MassCEC awarded five construction grants totaling $1.75 million to the developers of the following projects:
AGreen Energy, Barstow Farm, Hadley. Dairy farm will install a digester to process manure from the milking barn plus liquefied food waste. The biogas will be used to run a generator for heat and electricity for use on the farm as well as export to the grid.
AGreen Energy, Bar-Way Longview Farm, Deerfield. Dairy farm will install a digester to process manure from the milking barn plus liquefied food waste. The biogas will be used to run a generator for heat and electricity for use on the farm as well as export to the grid.

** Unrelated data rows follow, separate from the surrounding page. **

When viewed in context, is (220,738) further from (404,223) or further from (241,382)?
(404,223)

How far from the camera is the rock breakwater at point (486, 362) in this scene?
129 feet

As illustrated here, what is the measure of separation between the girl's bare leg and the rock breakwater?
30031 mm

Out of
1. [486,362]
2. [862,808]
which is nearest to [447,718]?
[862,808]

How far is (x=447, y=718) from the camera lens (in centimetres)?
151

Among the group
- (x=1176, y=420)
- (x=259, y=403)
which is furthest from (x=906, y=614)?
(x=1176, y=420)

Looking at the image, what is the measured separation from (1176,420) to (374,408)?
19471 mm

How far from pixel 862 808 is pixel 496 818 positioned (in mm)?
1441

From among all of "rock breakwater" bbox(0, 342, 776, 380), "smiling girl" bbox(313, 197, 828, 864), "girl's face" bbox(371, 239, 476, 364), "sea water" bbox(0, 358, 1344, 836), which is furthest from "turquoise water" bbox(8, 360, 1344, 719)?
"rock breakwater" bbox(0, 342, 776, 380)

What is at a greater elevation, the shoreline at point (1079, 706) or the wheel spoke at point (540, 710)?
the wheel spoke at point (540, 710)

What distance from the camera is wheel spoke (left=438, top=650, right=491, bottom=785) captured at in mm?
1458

Commowealth Resource Management Corporation, Dartmouth. A digester to run primarily on source-separated food waste will be constructed at the Greater New Bedford Regional Refuse Management District’s landfill. Biogas from the digester will be combined with landfill gas to generate electricity sold as wholesale power.
NEO Energy, Fall River. Digester will be designed to accept expired supermarket foods and other source-separated food wastes. The biogas will fuel electric generators to produce electricity for the grid.

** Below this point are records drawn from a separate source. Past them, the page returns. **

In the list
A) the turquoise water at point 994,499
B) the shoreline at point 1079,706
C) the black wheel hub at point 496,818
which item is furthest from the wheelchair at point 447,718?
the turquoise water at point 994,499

NEO Energy, Millbury. Digester will be designed to accept expired supermarket foods and other source-separated food wastes. The biogas will fuel electric generators to produce electricity for the grid.

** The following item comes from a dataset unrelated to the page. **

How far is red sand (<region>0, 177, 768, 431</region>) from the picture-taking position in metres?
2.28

In addition, MassCEC awarded $624,968 to 12 public entities and one non-profit for studies and other services related to the development of new anaerobic digestion systems, or the use of existing wastewater digesters to co-digest food wastes. The awardees for these grants were the Greater Lawrence Sanitary District, the Town of Lexington, the Town of Hamilton, the Massachusetts Water Resources Authority, the Town of Millbury, the City of Fitchburg, the City of Brockton, the Town of Greenfield, the Town of Barnstable, the City of Easthampton, the Town of Ayer, and the Town of Plymouth; the Franklin Park Zoo received a grant to study the feasibility of co-composting animal manure, yard wastes and food-concession waste, and recovering the natural heat from the process to make hot water and run a greenhouse.